Contrary to recently published implications, the NFU actively campaigns for the needs of farmers and is eager to be included in discussions about the fate of potato farmers on P.E.I. If the NFU on P.E.I. had been invited to participate in the private discussions that must have occurred prior to the announcement of a $4.7-million funding announcement, we would have been able to raise our concerns at the table in a spirit of co-operative and constructive discussion and debate. Calls for increased transparency, clear guardrails on spending, and a basic appreciation for the economic realities facing our farmers should be enthusiastically welcomed in a province that clearly values the benefits farms bring to our communities.

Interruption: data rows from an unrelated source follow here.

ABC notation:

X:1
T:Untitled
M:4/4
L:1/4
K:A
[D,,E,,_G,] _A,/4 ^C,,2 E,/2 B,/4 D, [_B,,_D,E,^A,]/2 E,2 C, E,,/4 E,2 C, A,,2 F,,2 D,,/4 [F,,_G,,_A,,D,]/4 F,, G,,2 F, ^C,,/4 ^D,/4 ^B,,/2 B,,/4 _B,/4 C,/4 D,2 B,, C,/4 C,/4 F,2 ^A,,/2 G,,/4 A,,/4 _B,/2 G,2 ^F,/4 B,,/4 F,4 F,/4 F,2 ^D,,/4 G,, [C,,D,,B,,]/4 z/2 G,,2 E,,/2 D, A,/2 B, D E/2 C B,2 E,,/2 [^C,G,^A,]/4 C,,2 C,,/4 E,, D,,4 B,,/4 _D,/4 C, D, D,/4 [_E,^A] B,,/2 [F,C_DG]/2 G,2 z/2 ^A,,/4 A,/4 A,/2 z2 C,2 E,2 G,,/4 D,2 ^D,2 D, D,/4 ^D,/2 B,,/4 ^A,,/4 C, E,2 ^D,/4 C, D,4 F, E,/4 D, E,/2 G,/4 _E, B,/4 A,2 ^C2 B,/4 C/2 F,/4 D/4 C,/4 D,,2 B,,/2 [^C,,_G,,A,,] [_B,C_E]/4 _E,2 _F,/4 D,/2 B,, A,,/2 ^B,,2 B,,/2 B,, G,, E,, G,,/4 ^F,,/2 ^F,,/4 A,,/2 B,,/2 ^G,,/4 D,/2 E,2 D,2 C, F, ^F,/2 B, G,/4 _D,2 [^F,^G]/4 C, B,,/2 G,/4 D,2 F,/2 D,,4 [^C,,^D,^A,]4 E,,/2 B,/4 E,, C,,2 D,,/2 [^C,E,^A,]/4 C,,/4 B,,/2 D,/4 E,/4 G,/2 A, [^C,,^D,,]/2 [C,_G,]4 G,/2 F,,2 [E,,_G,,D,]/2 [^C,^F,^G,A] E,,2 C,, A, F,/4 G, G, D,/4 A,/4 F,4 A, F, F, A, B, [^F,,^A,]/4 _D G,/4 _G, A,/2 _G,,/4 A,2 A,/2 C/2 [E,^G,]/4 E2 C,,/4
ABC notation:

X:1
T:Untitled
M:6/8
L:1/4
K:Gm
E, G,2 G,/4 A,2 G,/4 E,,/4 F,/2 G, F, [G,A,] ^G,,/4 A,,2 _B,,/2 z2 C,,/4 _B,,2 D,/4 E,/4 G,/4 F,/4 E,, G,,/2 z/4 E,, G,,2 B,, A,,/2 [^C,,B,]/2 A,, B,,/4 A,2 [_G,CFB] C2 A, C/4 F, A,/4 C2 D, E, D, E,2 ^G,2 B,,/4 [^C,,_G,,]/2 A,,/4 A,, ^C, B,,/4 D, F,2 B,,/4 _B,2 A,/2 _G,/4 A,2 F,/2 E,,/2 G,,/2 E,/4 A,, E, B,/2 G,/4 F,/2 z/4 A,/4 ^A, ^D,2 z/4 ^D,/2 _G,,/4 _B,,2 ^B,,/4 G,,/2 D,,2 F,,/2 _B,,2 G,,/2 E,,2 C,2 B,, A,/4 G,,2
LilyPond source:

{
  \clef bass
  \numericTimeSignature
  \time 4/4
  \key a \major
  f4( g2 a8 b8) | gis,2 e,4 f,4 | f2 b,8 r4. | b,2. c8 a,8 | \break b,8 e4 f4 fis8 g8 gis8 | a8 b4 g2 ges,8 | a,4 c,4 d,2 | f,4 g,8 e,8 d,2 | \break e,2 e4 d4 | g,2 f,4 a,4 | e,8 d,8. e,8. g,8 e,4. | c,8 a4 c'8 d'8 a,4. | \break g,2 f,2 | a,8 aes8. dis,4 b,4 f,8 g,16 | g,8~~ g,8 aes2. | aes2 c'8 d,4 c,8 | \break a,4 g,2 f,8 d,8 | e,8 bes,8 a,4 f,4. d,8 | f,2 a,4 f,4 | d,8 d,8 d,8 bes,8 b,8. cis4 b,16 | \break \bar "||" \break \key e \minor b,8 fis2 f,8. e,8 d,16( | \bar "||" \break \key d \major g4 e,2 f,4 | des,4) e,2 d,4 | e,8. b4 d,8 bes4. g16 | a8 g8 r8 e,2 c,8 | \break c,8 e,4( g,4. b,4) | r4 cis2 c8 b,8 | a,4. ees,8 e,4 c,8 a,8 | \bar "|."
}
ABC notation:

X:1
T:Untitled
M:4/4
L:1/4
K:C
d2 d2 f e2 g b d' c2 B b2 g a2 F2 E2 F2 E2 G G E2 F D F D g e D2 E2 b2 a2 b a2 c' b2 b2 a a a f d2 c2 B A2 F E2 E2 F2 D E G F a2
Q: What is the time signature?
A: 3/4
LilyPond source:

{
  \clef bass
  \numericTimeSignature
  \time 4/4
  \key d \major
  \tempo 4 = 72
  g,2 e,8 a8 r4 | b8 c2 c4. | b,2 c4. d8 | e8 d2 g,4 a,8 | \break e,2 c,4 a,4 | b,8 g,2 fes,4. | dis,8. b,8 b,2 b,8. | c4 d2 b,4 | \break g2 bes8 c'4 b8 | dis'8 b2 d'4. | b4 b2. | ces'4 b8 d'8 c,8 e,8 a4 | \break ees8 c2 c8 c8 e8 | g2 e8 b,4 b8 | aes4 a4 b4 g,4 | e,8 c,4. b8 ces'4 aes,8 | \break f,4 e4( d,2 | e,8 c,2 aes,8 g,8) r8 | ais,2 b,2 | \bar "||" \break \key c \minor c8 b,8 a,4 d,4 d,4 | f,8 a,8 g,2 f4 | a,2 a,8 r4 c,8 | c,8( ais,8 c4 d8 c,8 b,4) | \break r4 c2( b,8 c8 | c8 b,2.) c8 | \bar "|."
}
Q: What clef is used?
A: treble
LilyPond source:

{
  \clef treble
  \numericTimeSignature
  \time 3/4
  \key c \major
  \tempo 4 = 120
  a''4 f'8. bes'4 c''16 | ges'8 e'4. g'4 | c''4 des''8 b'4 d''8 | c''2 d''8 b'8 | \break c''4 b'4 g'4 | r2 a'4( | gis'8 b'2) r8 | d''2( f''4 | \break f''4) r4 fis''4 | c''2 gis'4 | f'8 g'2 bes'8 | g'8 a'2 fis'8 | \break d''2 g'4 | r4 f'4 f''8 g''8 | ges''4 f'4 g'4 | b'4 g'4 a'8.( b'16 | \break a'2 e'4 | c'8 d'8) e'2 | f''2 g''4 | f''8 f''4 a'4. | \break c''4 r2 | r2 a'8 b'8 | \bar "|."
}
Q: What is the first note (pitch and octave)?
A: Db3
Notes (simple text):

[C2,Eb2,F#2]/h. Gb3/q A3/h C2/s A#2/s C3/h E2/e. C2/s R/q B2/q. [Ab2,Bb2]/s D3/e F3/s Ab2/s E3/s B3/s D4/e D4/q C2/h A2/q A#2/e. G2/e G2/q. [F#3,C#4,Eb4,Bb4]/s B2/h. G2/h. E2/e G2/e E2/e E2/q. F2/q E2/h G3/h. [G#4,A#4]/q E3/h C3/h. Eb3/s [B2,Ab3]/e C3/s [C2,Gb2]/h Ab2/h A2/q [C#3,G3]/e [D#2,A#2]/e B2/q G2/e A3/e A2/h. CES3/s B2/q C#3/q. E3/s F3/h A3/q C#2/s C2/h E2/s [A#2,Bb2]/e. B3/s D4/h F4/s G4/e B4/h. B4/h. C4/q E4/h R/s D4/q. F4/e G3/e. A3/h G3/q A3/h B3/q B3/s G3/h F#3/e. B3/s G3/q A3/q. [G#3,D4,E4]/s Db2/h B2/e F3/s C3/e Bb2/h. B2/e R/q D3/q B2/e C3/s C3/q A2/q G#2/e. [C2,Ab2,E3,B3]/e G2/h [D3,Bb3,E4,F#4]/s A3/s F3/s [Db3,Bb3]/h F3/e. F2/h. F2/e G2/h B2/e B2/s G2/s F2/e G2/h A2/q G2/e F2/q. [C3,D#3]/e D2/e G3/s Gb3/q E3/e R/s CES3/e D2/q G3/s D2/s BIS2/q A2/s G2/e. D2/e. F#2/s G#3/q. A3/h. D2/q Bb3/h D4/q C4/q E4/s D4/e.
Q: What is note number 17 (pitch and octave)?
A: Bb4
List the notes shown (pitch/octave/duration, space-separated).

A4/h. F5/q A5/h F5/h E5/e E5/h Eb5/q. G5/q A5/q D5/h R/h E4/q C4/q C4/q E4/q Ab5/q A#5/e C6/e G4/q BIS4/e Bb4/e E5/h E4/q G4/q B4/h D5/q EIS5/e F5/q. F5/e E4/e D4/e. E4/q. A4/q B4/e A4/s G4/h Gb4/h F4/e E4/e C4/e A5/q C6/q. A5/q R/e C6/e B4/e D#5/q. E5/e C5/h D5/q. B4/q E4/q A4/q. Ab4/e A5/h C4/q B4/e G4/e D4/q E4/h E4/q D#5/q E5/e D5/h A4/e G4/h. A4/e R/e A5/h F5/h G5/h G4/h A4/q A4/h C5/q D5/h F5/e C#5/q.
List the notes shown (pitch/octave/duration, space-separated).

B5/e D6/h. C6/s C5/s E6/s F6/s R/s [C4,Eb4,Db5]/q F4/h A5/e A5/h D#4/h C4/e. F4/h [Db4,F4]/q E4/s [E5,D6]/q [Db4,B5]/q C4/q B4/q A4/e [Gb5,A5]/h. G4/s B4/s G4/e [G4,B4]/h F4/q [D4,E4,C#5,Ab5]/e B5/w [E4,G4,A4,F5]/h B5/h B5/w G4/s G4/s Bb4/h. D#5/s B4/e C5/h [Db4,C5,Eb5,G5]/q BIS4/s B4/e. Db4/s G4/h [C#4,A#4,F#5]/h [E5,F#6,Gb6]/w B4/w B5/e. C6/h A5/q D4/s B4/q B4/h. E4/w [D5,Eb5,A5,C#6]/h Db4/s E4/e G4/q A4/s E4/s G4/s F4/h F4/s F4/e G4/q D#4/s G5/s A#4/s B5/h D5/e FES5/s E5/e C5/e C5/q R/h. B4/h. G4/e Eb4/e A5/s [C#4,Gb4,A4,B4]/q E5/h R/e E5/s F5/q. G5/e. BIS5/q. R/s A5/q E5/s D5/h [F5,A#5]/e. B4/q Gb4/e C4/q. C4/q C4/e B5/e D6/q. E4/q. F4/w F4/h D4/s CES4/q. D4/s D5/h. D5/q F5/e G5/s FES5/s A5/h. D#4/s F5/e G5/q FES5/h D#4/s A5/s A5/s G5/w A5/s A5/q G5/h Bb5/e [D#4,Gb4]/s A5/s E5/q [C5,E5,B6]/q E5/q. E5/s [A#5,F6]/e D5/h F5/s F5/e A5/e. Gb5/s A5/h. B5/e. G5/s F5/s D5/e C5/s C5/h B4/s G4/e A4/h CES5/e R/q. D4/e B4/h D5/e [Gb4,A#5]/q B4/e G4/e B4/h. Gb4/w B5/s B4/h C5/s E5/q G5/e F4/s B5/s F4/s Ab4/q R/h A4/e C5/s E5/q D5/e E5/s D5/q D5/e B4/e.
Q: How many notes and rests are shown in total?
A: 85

We compare the provincial government’s behind-closed-doors approach to COVID-19 support for the P.E.I. potato sector with the roll-out of federal emergency funds. While there are questions about the implementation of the federal CERB program, at least the criteria to qualify for relief has been very clearly spelled out. Additionally, the federal government is offering loans – not gifts — to businesses, which must be paid back. Yet in P.E.I. the public has no information about the criteria for the nearly $5 million offered to the Irvings’ Cavendish Farms, and the King government or Minister of Agriculture Boyce Thompson have given no indication of any repayment requirement. Since we are in a democracy, we must ask the necessary questions about these public spending decisions.
We understand that a spokesperson for Cavendish Farms on Island Morning indicated that Cavendish Farms has not yet decided if it will participate in any COVID-19 relief programs from government. We are very happy to hear there is still room to evaluate both the intent, substance and optics of their participation in this proposed scheme.
Perhaps the best course of action would be for Cavendish to honour their contracts with farmers, since the company’s line was that farmers were free to seek other markets for their potatoes, not that the company planned to break their contracts. Unless perhaps the comments from Prince Edward Island Potato Board spokesperson, Greg Donald, on Island Morning (May 7) saying, “Let’s be clear …. if this $4.7 million wasn’t provided to Cavendish Farms these potatoes would not have been processed …” were meant to be taken as him speaking not on behalf of P.E.I.’s potato farmers, but instead for Cavendish Farms and Robert Irving? If Cavendish Farms will assume these storage and processing costs as part of the risk of doing business, and fulfill their contracts, then perhaps these government funds would be available to help P.E.I..’s farmers directly.
Katie Ward is the president of the National Farmers Union. She is a ninth generation family farmer who operates a mixed farm at West Carleton-March, northwest of Ottawa.